"Fehler und Hudeligkeiten abwaschen": Schüler der Franz-von-Assisi-Schule können die Druckerprüfung ablegen

Jasmin wird von ihrer Mutter und ihrer Lehrerin gegautscht.
 

Kinder wuseln, Jahresberichte liegen auf den Tischen, Zeugnisse werden ausgeteilt, ein ganz normaler letzter Schultag. Doch die Franz-von-Assisi-Schule in Haunstetten schickt ihre Kinder nicht nur mit den Endnoten in die Ferien, sondern auch mit einem Drucker-Zertifikat. Dieses wird auf besondere Weise erworben – und verliehen.

75 Schüler der katholischen Volksschule brauchen an diesem Freitag trockene Sachen zum Anziehen und starke Nerven, denn sie werden nach alter Drucker-Manier gegautscht.
Dabei setzen die zwei Packer, der Klassenlehrer zusammen mit einem Elternteil, den Lehrling zuerst auf einen nassen Schwamm und tauchen ihn anschließend in einen Trog voll Wasser, ganz wie bei den echten Druckern. „Eure Fehler und Hudeligkeiten sollen abgewaschen werden!“, verkündet Alexandra von Walterskirchen, Konrektorin und Verantwortliche für die Schuldruckerei.

Schuldruckerei ist die Einzige ihrer Art in Augsburg

Seit 25 Jahren besitzt die Schule eine hauseigene Druckerei, an der die Kinder Texte setzen und auf Papier drucken können, das ist in ganz Augsburg einzigartig. „Es hilft dabei, schneller Lesen zu lernen“, berichtet von Walterskirchen. „Die Kinder müssen die Buchstaben schließlich seitenverkehrt und auf dem Kopf setzen.“
Übung in diesem Verfahren haben die Schüler genug: Im Fach Heimat- und Sachunterricht gibt es keine Hefte, sondern zu jedem Thema ein selbstgedrucktes Buch. Die Texte suchen Lehrer und Zöglinge gemeinsam aus, geschrieben und gedruckt werden sie von den Schülern selbst.

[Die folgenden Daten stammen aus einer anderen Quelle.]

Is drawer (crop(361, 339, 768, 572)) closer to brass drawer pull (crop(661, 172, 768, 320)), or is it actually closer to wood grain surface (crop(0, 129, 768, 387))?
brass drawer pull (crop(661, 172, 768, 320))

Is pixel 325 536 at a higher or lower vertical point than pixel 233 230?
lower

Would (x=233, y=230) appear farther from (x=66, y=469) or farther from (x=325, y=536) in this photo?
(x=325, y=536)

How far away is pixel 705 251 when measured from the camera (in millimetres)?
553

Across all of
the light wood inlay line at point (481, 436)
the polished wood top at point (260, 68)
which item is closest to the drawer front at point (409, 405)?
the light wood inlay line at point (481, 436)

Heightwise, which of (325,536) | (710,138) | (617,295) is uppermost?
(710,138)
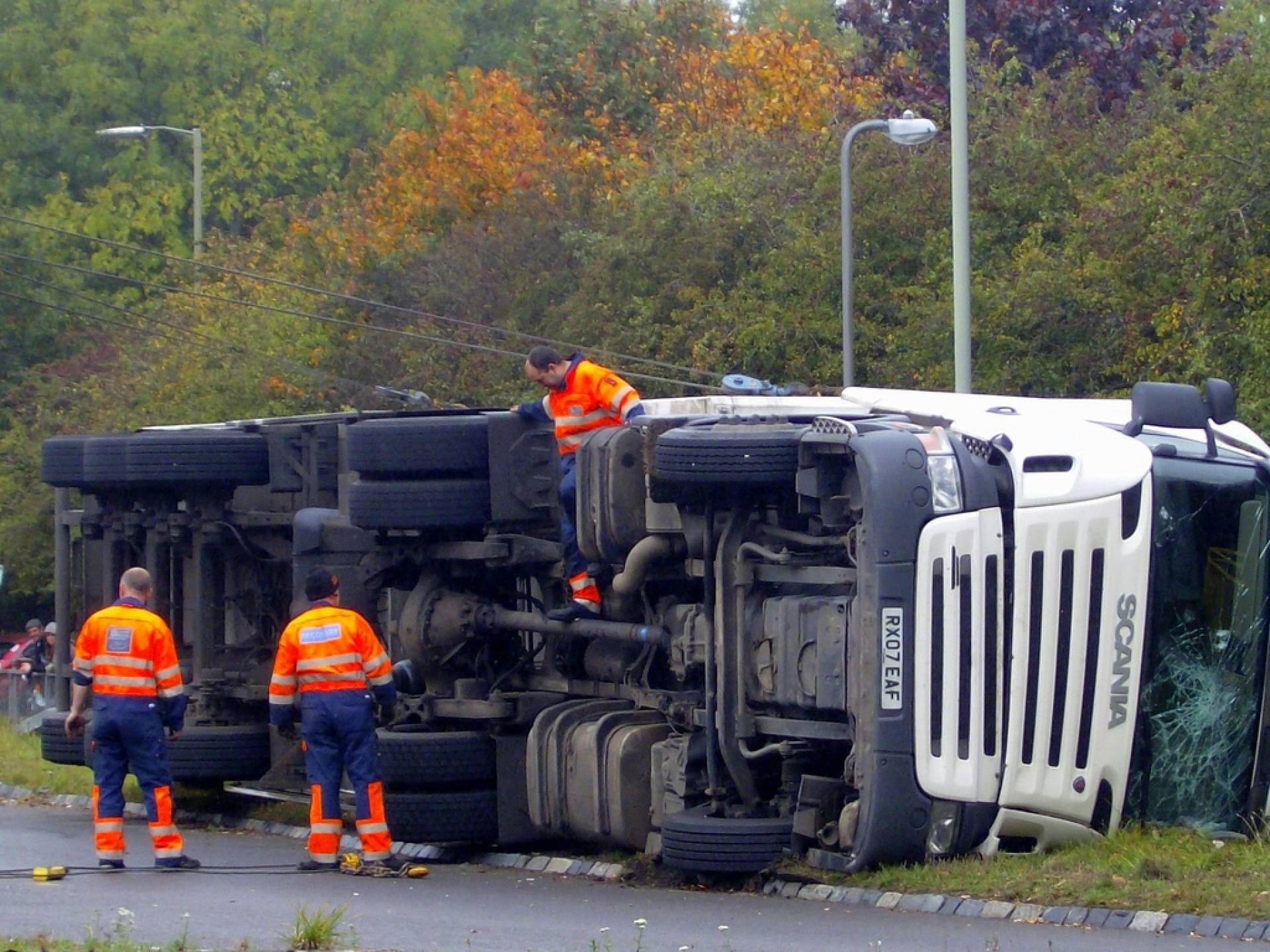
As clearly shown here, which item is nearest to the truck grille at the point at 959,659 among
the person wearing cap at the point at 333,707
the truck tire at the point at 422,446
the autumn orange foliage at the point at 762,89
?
the person wearing cap at the point at 333,707

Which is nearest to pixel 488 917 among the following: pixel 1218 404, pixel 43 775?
pixel 1218 404

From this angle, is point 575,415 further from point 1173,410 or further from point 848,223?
point 848,223

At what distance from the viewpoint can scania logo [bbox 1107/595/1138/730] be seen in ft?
28.8

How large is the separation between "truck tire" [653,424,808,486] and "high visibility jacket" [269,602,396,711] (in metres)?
1.99

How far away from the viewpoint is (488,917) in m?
8.49

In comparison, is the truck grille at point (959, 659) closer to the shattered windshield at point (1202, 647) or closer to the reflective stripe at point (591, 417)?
the shattered windshield at point (1202, 647)

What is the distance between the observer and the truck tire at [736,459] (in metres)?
8.97

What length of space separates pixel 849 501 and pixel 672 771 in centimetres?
163

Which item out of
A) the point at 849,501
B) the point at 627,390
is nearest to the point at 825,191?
the point at 627,390

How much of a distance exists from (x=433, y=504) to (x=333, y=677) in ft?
3.80

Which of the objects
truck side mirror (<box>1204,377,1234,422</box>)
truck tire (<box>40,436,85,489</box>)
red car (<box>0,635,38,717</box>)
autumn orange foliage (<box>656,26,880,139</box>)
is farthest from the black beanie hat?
autumn orange foliage (<box>656,26,880,139</box>)

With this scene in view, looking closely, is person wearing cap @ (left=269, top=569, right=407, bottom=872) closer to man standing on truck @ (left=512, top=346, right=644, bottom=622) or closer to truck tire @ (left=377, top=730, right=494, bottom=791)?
truck tire @ (left=377, top=730, right=494, bottom=791)

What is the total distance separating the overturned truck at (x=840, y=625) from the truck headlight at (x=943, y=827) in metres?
Result: 0.02

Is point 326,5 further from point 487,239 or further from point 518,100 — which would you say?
point 487,239
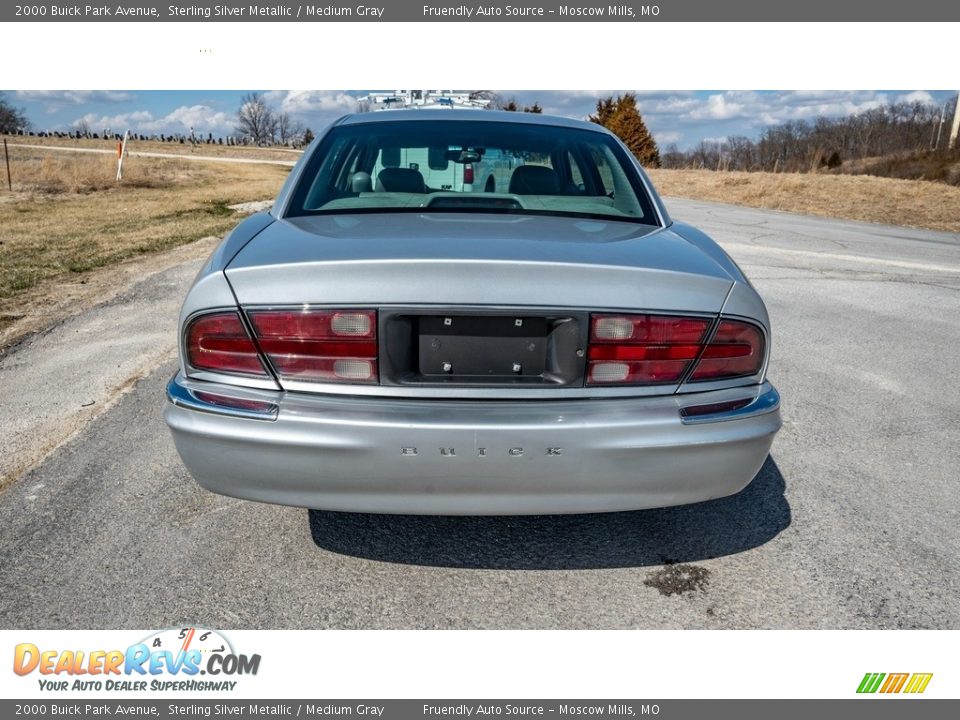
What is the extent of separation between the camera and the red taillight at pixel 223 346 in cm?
211

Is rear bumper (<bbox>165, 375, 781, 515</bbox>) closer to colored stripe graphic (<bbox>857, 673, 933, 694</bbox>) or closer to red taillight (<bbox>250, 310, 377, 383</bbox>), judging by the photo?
red taillight (<bbox>250, 310, 377, 383</bbox>)

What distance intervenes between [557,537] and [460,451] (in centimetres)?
87

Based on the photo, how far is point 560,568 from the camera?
2529 millimetres

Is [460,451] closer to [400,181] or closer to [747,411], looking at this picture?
[747,411]

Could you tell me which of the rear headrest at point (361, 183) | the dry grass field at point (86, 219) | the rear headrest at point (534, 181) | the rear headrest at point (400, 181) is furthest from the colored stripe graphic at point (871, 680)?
the dry grass field at point (86, 219)

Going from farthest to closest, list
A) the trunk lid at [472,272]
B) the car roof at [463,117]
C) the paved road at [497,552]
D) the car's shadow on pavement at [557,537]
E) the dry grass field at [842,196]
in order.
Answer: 1. the dry grass field at [842,196]
2. the car roof at [463,117]
3. the car's shadow on pavement at [557,537]
4. the paved road at [497,552]
5. the trunk lid at [472,272]

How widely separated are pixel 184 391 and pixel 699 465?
1559mm

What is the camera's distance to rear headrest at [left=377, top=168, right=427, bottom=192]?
302 cm

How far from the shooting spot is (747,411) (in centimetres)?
222

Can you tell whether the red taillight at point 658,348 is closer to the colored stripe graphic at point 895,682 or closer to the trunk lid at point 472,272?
the trunk lid at point 472,272

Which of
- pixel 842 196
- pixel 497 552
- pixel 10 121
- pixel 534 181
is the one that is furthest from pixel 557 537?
pixel 10 121

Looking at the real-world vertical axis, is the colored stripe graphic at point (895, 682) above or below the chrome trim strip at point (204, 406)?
below

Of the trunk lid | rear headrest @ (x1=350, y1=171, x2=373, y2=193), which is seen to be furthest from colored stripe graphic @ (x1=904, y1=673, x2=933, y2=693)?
rear headrest @ (x1=350, y1=171, x2=373, y2=193)

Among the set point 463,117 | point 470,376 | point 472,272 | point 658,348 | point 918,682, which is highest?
point 463,117
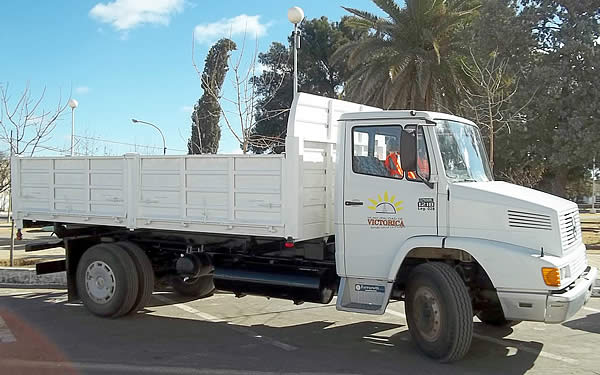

Ab der 2. Jahrgangsstufe können die Lehrlinge an der Druckerprüfung teilnehmen und dann auch selbstständig drucken. Bis es allerdings so weit ist, müssen die Druckereltern die Vorgänge überwachen.
„Ohne die Eltern, wäre das gar nicht möglich“, schwärmt die Konrektorin. „Sie stellen sich in Teams zusammen und betreuen freiwillig die druckenden Kinder.“ Außerdem helfen sie zu beurteilen, wer die Prüfung ablegen kann und wer noch Übung braucht. „Gemeinsam wird ein Zeitpunkt für die Druckerprüfung festgelegt“, schildert Claudia Ostertag, Klassenlehrerin der 2 lila. „Es kommt auch immer darauf an, ob sich die Kinder schon bereit dafür fühlen.“

Anspruchsvolle Druckerprüfung wird mit Gautsch-Zeremonie gewürdigt

Die Buchstaben einsetzen, die Leerräume auffüllen, den Satz auf der Rollenpresse anordnen, einfärben und drucken – die Prüfung ist nicht nur anspruchsvoll, sondern auch gründlich. Bewertungskriterien sind außerdem die Sauberkeit und Ordnung, denn wer drucken will, muss auch aufräumen.
„Das Drucken soll vor allem Spaß machen und eine Belohnung für die Arbeit der Kinder sein“, erklärt Alexandra von Walterskirchen. Dass die „Ausbildung“ der Schüler nicht mit einer professionellen Druckerlehre zu vergleichen ist, versteht sich dabei von selbst.

Die Gautsch-Zeremonie jedoch kann der traditionellen Druckertaufe durchaus das Wasser reichen und so werden die Prüflinge unter kräftigem Anfeuern ihrer Mitschüler in die Gilde der Laiendrucker aufgenommen. Nachdem sich die frischgebadeten Drucker ihre trockenen Kleider angezogen haben, darf auch ein feierlicher Schwur nicht fehlen.

Die 75 Schüler geloben, künftig keine Druckfehler mehr zu machen und den anderen Lehrlingen gründliche Helfer zu sein. „Gott segne diese Kunst“, schließen die Schüler im Chor.
Sie strahlen und sind stolz, die Prüfung und das Gautschen erfolgreich hinter sich gebracht zu haben.
„Es war toll! Und mir ist gar nicht so kalt“, sagt Jasmin, Schülerin der 2 lila, zum Abschluss. Sie und acht ihrer Klassenkameraden dürfen nun mit zwei Zeugnissen in der Tasche nach Hause gehen.